The pictures below illustrate energetic and informational masking, where (A) and (B) correspond to the original signals, (C) and (D) correspond to the two signals with energetic masking alone, and (E) is the combination of (C) and (D), resulting in informational masking with energetic masking.
This research aims to tease apart the factors involved in informational masking, in particular when the load on working memory is increased, and its effect on the comprehension of different syntactic structures. I would like to determine whether the same cognitive resources are involved in processing increasingly complex syntax in increasingly difficult listening conditions. Participants will point to one of three characters corresponding to a sentence heard on headphones. The target sentence will be presented in three conditions: quiet, with a competing talker (i.e. informational masking), or with speech-modulated noise (i.e. energetic masking).

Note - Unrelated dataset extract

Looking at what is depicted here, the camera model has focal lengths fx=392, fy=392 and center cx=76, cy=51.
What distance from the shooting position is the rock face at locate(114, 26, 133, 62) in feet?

Sentences will be syntactically complex object relatives (e.g. “Show the cat that the pig is licking”), less complex subject relatives (e.g. “Show the cat that is licking the pig”) or simple structures (e.g. “Show the cow with the red hat”). As syntax gets more complex, the toll on working memory rises. Similarly, we hypothesize that informational masking will involve more working memory than energetic masking, yielding higher reaction times and less accurate responses.
The current study aims to contribute to the growing field of speech in noise research by using a sentence comprehension paradigm not often used in this context, and by further specifying the definition of informational masking by attempting to quantify the contribution of working memory. A better understanding of these mechanisms will allow to construct more integrated models of speech perception, at the interface with cognition. Applications of our findings could be useful for educators, hearing aid or cochlear implant manufacturers and users, and anyone who wants to follow a conversation!